**Document source:**
La voie de l’apprentissage et du développement de la personne est une route semée d’embûches. Parmi les nombreux obstacles qui y apparaissent se trouvent notre propre égo et la mentalité fixe qu’il nourrit. Et bien sûr le désir ardent de prouver qu’on a raison. Nous portons en nous une image de ce que nous croyons être, de notre valeur. Pour préserver cette identité, nous pouvons nous transformer en cerbères!
Il y a une trentaine d’années, j’étais chroniqueur au journal La Presse. Dans cette colonne, j’ai un jour dénoncé les « trous » de la formation générale au secondaire, et particulièrement en Histoire. Sans le savoir, j’avais heurté la susceptibilité de bien des profs d’histoire. Sauf que madame Desmarchais, qui enseignait l’histoire à l’école secondaire que j’avais fréquentée, m’attendait de pied ferme quelques mois plus tard.
Prouver qu’on a raison change-t-il quelque chose ?
C’était les retrouvailles de ma cohorte et madame Desmarchais m’a littéralement sauté dessus. Se plaçant devant moi pour m’empêcher d’avancer, elle m’a dit que ma déclaration était fausse et que les cours d’histoire étaient excellents. Devant mon désaccord, elle insistait pour que je reconnaisse que nous avions appris beaucoup de choses en Histoire. Je vous passe les détails de l’échange, mais elle m’a harcelé jusqu’à ce que je lui dise, en effet, que nous avions appris beaucoup de choses en Histoire.
Madame Desmarchais n’était pas vraiment en train de parler du cours d’Histoire, évidemment; ni même de la qualité de son enseignement. Elle parlait d’elle-même et de l’idée qu’elle porte à propos d’elle-même. Prouver qu’on a raison en public est exhaltant! Devant son sourire triomphant pour avoir gagné l’argument, je n’ai pas pu m’empêcher de lui demander : « Et maintenant que j’ai dit que vous aviez raison, croyez-vous vraiment que cela a changé quelque chose à ma position au sujet du cours d’Histoire? »
Je comprends tellement ce qui s’est passé pour madame Desmarchais ! Parce que moi aussi je me suis souvent colletaillé avec d’autres pour avoir raison. Dans des discussions entre collègues; autour d’un plan d’intervention avec lequel je n’étais pas d’accord. Quand ce que j’avais proposé n’avait pas fonctionné et que ma mentalité fixe me donnait l’impression que j’étais cet échec. Je n’arrivais pas à séparer qui je suis de ce que je fais. Il était donc inévitable que je refuse d’avoir tort ou de m’être trompé. Dans ce temps-là, on veut prouver qu’on a raison.
Faire une pause crée de l’espace
Il est possible que, lors d’une discussion, on en arrive à la conclusion que ce sont les limites de mes compétences qui sont un problème. Si toute l’équipe travaille à préserver le bon alignement dans une mentalité d’apprenant, ce sera clair pour tout le monde (et pour moi!) que je ne suis pas le problème, mais bien mes compétences. Si nous sommes en recherche de solution, alors on plourra se demander qui a les compétences nécessaires ou comment faire pour que je les acquière.

**Lignes fournies:**
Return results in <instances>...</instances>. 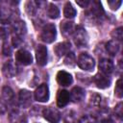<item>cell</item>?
I'll list each match as a JSON object with an SVG mask.
<instances>
[{"label":"cell","mask_w":123,"mask_h":123,"mask_svg":"<svg viewBox=\"0 0 123 123\" xmlns=\"http://www.w3.org/2000/svg\"><path fill=\"white\" fill-rule=\"evenodd\" d=\"M77 63H78L80 68L86 70V71L92 70L94 68V65H95L94 59L90 55H88L87 53L80 54L78 59H77Z\"/></svg>","instance_id":"6da1fadb"},{"label":"cell","mask_w":123,"mask_h":123,"mask_svg":"<svg viewBox=\"0 0 123 123\" xmlns=\"http://www.w3.org/2000/svg\"><path fill=\"white\" fill-rule=\"evenodd\" d=\"M57 36V31L56 27L54 24H47L43 27L41 34H40V38L46 42V43H51L56 39Z\"/></svg>","instance_id":"7a4b0ae2"},{"label":"cell","mask_w":123,"mask_h":123,"mask_svg":"<svg viewBox=\"0 0 123 123\" xmlns=\"http://www.w3.org/2000/svg\"><path fill=\"white\" fill-rule=\"evenodd\" d=\"M73 37H74L75 44L77 46H79V47H84L87 43V35H86V32L81 26H77L75 28L74 33H73Z\"/></svg>","instance_id":"3957f363"},{"label":"cell","mask_w":123,"mask_h":123,"mask_svg":"<svg viewBox=\"0 0 123 123\" xmlns=\"http://www.w3.org/2000/svg\"><path fill=\"white\" fill-rule=\"evenodd\" d=\"M43 117L50 123H59L61 120V113L58 111V110L49 107L45 108L42 111Z\"/></svg>","instance_id":"277c9868"},{"label":"cell","mask_w":123,"mask_h":123,"mask_svg":"<svg viewBox=\"0 0 123 123\" xmlns=\"http://www.w3.org/2000/svg\"><path fill=\"white\" fill-rule=\"evenodd\" d=\"M15 60L17 62L23 64V65H28L31 64L33 62V57L31 53L25 49H20L15 53Z\"/></svg>","instance_id":"5b68a950"},{"label":"cell","mask_w":123,"mask_h":123,"mask_svg":"<svg viewBox=\"0 0 123 123\" xmlns=\"http://www.w3.org/2000/svg\"><path fill=\"white\" fill-rule=\"evenodd\" d=\"M35 99L37 102H47L49 99V88L46 84L40 85L35 91Z\"/></svg>","instance_id":"8992f818"},{"label":"cell","mask_w":123,"mask_h":123,"mask_svg":"<svg viewBox=\"0 0 123 123\" xmlns=\"http://www.w3.org/2000/svg\"><path fill=\"white\" fill-rule=\"evenodd\" d=\"M36 59L38 65L43 66L47 62V49L44 45H37L36 49Z\"/></svg>","instance_id":"52a82bcc"},{"label":"cell","mask_w":123,"mask_h":123,"mask_svg":"<svg viewBox=\"0 0 123 123\" xmlns=\"http://www.w3.org/2000/svg\"><path fill=\"white\" fill-rule=\"evenodd\" d=\"M18 103L22 108H29L32 104V93L27 89H21L18 94Z\"/></svg>","instance_id":"ba28073f"},{"label":"cell","mask_w":123,"mask_h":123,"mask_svg":"<svg viewBox=\"0 0 123 123\" xmlns=\"http://www.w3.org/2000/svg\"><path fill=\"white\" fill-rule=\"evenodd\" d=\"M10 123H27V116L19 110H13L9 114Z\"/></svg>","instance_id":"9c48e42d"},{"label":"cell","mask_w":123,"mask_h":123,"mask_svg":"<svg viewBox=\"0 0 123 123\" xmlns=\"http://www.w3.org/2000/svg\"><path fill=\"white\" fill-rule=\"evenodd\" d=\"M93 82L99 88H106L111 85V79L108 77V75H105L103 73L96 74L93 77Z\"/></svg>","instance_id":"30bf717a"},{"label":"cell","mask_w":123,"mask_h":123,"mask_svg":"<svg viewBox=\"0 0 123 123\" xmlns=\"http://www.w3.org/2000/svg\"><path fill=\"white\" fill-rule=\"evenodd\" d=\"M12 32H13L12 36L23 39V37L26 35V32H27V28H26L25 22L21 21V20H18V21L14 22V24L12 26Z\"/></svg>","instance_id":"8fae6325"},{"label":"cell","mask_w":123,"mask_h":123,"mask_svg":"<svg viewBox=\"0 0 123 123\" xmlns=\"http://www.w3.org/2000/svg\"><path fill=\"white\" fill-rule=\"evenodd\" d=\"M85 95H86V91L85 89H83L82 87L80 86H75L72 88V90L70 91L69 93V96H70V100L74 103H79L81 101L84 100L85 98Z\"/></svg>","instance_id":"7c38bea8"},{"label":"cell","mask_w":123,"mask_h":123,"mask_svg":"<svg viewBox=\"0 0 123 123\" xmlns=\"http://www.w3.org/2000/svg\"><path fill=\"white\" fill-rule=\"evenodd\" d=\"M99 70L105 75H109L113 71V62L109 59H101L99 62Z\"/></svg>","instance_id":"4fadbf2b"},{"label":"cell","mask_w":123,"mask_h":123,"mask_svg":"<svg viewBox=\"0 0 123 123\" xmlns=\"http://www.w3.org/2000/svg\"><path fill=\"white\" fill-rule=\"evenodd\" d=\"M57 82L63 86H67L72 83V76L66 71H59L57 74Z\"/></svg>","instance_id":"5bb4252c"},{"label":"cell","mask_w":123,"mask_h":123,"mask_svg":"<svg viewBox=\"0 0 123 123\" xmlns=\"http://www.w3.org/2000/svg\"><path fill=\"white\" fill-rule=\"evenodd\" d=\"M70 100V96H69V92L67 90L62 89L59 90L58 94H57V105L60 108H62L64 106H66L68 104Z\"/></svg>","instance_id":"9a60e30c"},{"label":"cell","mask_w":123,"mask_h":123,"mask_svg":"<svg viewBox=\"0 0 123 123\" xmlns=\"http://www.w3.org/2000/svg\"><path fill=\"white\" fill-rule=\"evenodd\" d=\"M69 50H70V43L67 41L58 43L54 48V52L58 57H62L64 56L65 54H68Z\"/></svg>","instance_id":"2e32d148"},{"label":"cell","mask_w":123,"mask_h":123,"mask_svg":"<svg viewBox=\"0 0 123 123\" xmlns=\"http://www.w3.org/2000/svg\"><path fill=\"white\" fill-rule=\"evenodd\" d=\"M90 15H91V18L93 19H101L103 14H104V12H103V9H102V6L99 2H94L93 3V6H92V9L90 10Z\"/></svg>","instance_id":"e0dca14e"},{"label":"cell","mask_w":123,"mask_h":123,"mask_svg":"<svg viewBox=\"0 0 123 123\" xmlns=\"http://www.w3.org/2000/svg\"><path fill=\"white\" fill-rule=\"evenodd\" d=\"M2 71H3V74L7 77V78H12L15 75L16 73V68H15V65L12 63V61H9L7 62L4 65H3V68H2Z\"/></svg>","instance_id":"ac0fdd59"},{"label":"cell","mask_w":123,"mask_h":123,"mask_svg":"<svg viewBox=\"0 0 123 123\" xmlns=\"http://www.w3.org/2000/svg\"><path fill=\"white\" fill-rule=\"evenodd\" d=\"M74 30H75V27H74L73 22L71 21H63L61 24V32L64 37H67L73 34Z\"/></svg>","instance_id":"d6986e66"},{"label":"cell","mask_w":123,"mask_h":123,"mask_svg":"<svg viewBox=\"0 0 123 123\" xmlns=\"http://www.w3.org/2000/svg\"><path fill=\"white\" fill-rule=\"evenodd\" d=\"M119 48H120V44L116 40H110L109 42L106 43V50L111 56H115L118 53Z\"/></svg>","instance_id":"ffe728a7"},{"label":"cell","mask_w":123,"mask_h":123,"mask_svg":"<svg viewBox=\"0 0 123 123\" xmlns=\"http://www.w3.org/2000/svg\"><path fill=\"white\" fill-rule=\"evenodd\" d=\"M2 96H3V99H4L6 102H8V104L13 103V100H14V93H13V91L12 90L11 87H9V86L3 87Z\"/></svg>","instance_id":"44dd1931"},{"label":"cell","mask_w":123,"mask_h":123,"mask_svg":"<svg viewBox=\"0 0 123 123\" xmlns=\"http://www.w3.org/2000/svg\"><path fill=\"white\" fill-rule=\"evenodd\" d=\"M76 13H77V12L73 8V6L71 5V3L67 2L64 5V8H63V15L66 18H73V17H75Z\"/></svg>","instance_id":"7402d4cb"},{"label":"cell","mask_w":123,"mask_h":123,"mask_svg":"<svg viewBox=\"0 0 123 123\" xmlns=\"http://www.w3.org/2000/svg\"><path fill=\"white\" fill-rule=\"evenodd\" d=\"M37 8H38V6H37V3L36 1H28L25 5V10H26L27 13L31 16H33L37 13Z\"/></svg>","instance_id":"603a6c76"},{"label":"cell","mask_w":123,"mask_h":123,"mask_svg":"<svg viewBox=\"0 0 123 123\" xmlns=\"http://www.w3.org/2000/svg\"><path fill=\"white\" fill-rule=\"evenodd\" d=\"M47 14H48V16L50 18L56 19V18H58L60 16V10L56 5L49 4L48 9H47Z\"/></svg>","instance_id":"cb8c5ba5"},{"label":"cell","mask_w":123,"mask_h":123,"mask_svg":"<svg viewBox=\"0 0 123 123\" xmlns=\"http://www.w3.org/2000/svg\"><path fill=\"white\" fill-rule=\"evenodd\" d=\"M114 93L118 98H121L123 95V89H122V79H118L115 85V88H114Z\"/></svg>","instance_id":"d4e9b609"},{"label":"cell","mask_w":123,"mask_h":123,"mask_svg":"<svg viewBox=\"0 0 123 123\" xmlns=\"http://www.w3.org/2000/svg\"><path fill=\"white\" fill-rule=\"evenodd\" d=\"M74 111H68L64 115V123H76V116Z\"/></svg>","instance_id":"484cf974"},{"label":"cell","mask_w":123,"mask_h":123,"mask_svg":"<svg viewBox=\"0 0 123 123\" xmlns=\"http://www.w3.org/2000/svg\"><path fill=\"white\" fill-rule=\"evenodd\" d=\"M101 102V96L98 95L97 93H93L90 96V105L94 107H98Z\"/></svg>","instance_id":"4316f807"},{"label":"cell","mask_w":123,"mask_h":123,"mask_svg":"<svg viewBox=\"0 0 123 123\" xmlns=\"http://www.w3.org/2000/svg\"><path fill=\"white\" fill-rule=\"evenodd\" d=\"M78 123H98L97 119L94 117V116H91V115H85L83 116Z\"/></svg>","instance_id":"83f0119b"},{"label":"cell","mask_w":123,"mask_h":123,"mask_svg":"<svg viewBox=\"0 0 123 123\" xmlns=\"http://www.w3.org/2000/svg\"><path fill=\"white\" fill-rule=\"evenodd\" d=\"M75 62H76L75 55L73 53H68L66 58L64 59V63L66 65H73V64H75Z\"/></svg>","instance_id":"f1b7e54d"},{"label":"cell","mask_w":123,"mask_h":123,"mask_svg":"<svg viewBox=\"0 0 123 123\" xmlns=\"http://www.w3.org/2000/svg\"><path fill=\"white\" fill-rule=\"evenodd\" d=\"M122 4L121 0H109L108 1V5L110 6V8L111 10H117Z\"/></svg>","instance_id":"f546056e"},{"label":"cell","mask_w":123,"mask_h":123,"mask_svg":"<svg viewBox=\"0 0 123 123\" xmlns=\"http://www.w3.org/2000/svg\"><path fill=\"white\" fill-rule=\"evenodd\" d=\"M111 36L114 37V40L118 41L122 39V28H117L115 30H113V32L111 33Z\"/></svg>","instance_id":"4dcf8cb0"},{"label":"cell","mask_w":123,"mask_h":123,"mask_svg":"<svg viewBox=\"0 0 123 123\" xmlns=\"http://www.w3.org/2000/svg\"><path fill=\"white\" fill-rule=\"evenodd\" d=\"M12 47H11V45L5 40V42H4V44H3V54L5 55V56H11L12 55Z\"/></svg>","instance_id":"1f68e13d"},{"label":"cell","mask_w":123,"mask_h":123,"mask_svg":"<svg viewBox=\"0 0 123 123\" xmlns=\"http://www.w3.org/2000/svg\"><path fill=\"white\" fill-rule=\"evenodd\" d=\"M115 114L120 118L121 115H122V103H119L116 107H115Z\"/></svg>","instance_id":"d6a6232c"},{"label":"cell","mask_w":123,"mask_h":123,"mask_svg":"<svg viewBox=\"0 0 123 123\" xmlns=\"http://www.w3.org/2000/svg\"><path fill=\"white\" fill-rule=\"evenodd\" d=\"M76 3L79 5V6H81L82 8H86L88 4H89V1H87V0H84V1H80V0H78V1H76Z\"/></svg>","instance_id":"836d02e7"},{"label":"cell","mask_w":123,"mask_h":123,"mask_svg":"<svg viewBox=\"0 0 123 123\" xmlns=\"http://www.w3.org/2000/svg\"><path fill=\"white\" fill-rule=\"evenodd\" d=\"M6 111V106L4 104V102L0 99V113H4Z\"/></svg>","instance_id":"e575fe53"},{"label":"cell","mask_w":123,"mask_h":123,"mask_svg":"<svg viewBox=\"0 0 123 123\" xmlns=\"http://www.w3.org/2000/svg\"><path fill=\"white\" fill-rule=\"evenodd\" d=\"M101 123H114V121L113 120H111V118H105V119H103L102 120V122Z\"/></svg>","instance_id":"d590c367"},{"label":"cell","mask_w":123,"mask_h":123,"mask_svg":"<svg viewBox=\"0 0 123 123\" xmlns=\"http://www.w3.org/2000/svg\"><path fill=\"white\" fill-rule=\"evenodd\" d=\"M0 46H1V36H0Z\"/></svg>","instance_id":"8d00e7d4"},{"label":"cell","mask_w":123,"mask_h":123,"mask_svg":"<svg viewBox=\"0 0 123 123\" xmlns=\"http://www.w3.org/2000/svg\"><path fill=\"white\" fill-rule=\"evenodd\" d=\"M0 15H1V14H0Z\"/></svg>","instance_id":"74e56055"}]
</instances>
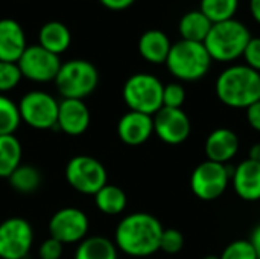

**Travail demandé:**
#1 Pour chacune des affirmations suivantes, répondez oui ou non selon qu'elle concorde avec le texte sur le besoin d'avoir raison, puis citez mot pour mot les termes qui tranchent. (a) La chronique évoquée a paru dans le journal La Presse. (b) Madame Desmarchais enseignait le français. (c) La confrontation avec madame Desmarchais s'est produite lors des retrouvailles d'une cohorte.
#2 Rédigez la suite du texte sur le besoin d'avoir raison, en reprenant après sa dernière phrase.

**Réponses par tâche:**
#1
(a) Oui : « Il y a une trentaine d’années, j’étais chroniqueur au journal La Presse. »
(b) Non : « madame Desmarchais, qui enseignait l’histoire à l’école secondaire que j’avais fréquentée »
(c) Oui : « C’était les retrouvailles de ma cohorte et madame Desmarchais m’a littéralement sauté dessus. »

#2
Quand on sent l’accélération des battements cardiaques qui vient avec la posture de défense, on peut être pas mal certain que nous nous préparons à prouver qu’on a raison. Il est temps de prendre une pause. Arrêter la discussion pour vrai et faire une pause. Pendant ces quelques minutes, il nous sera possible de nous rappeler que nous pouvons poursuivre les discussions même si nous ne statuons jamais sur « qui a raison ».
Madame Desmarchais n’avait pas à être d’accord avec moi. Pour que l’échange soit fructueux, elle n’avait pas à me donner raison. Ni à me convaincre qu’elle avait raison. Quand cette question de « Qui a raison? » est simplement tassée, nous entrons dans un véritable espace d’échange. Un espace où nous pouvons apprendre et envisager d’autres points de vue, sans se sentir obligé de prouver qu’on a raison.
Dans cet espace d’échange qui est créé par la pause apparaissent d’autres questions. Ces questions cherchent à déterminer ce qui fonctionne ou pas. Avec ce genre de question, tout le monde reste dans le sujet. Et tout le monde préserve le sentiment de sa valeur propre sans avoir à prouver qu’on a raison.
Des questions qui aident
- Qu’est-ce qui a bien fonctionné?
- Comment pourrait-on faire autrement la prochaine fois ?
- À quel moment ça s’est mis à moins bien fonctionner?
- Qu’est-ce qui a moins bien fonctionné ?
- Examinons le processus complet pour voir où se trouve la difficulté.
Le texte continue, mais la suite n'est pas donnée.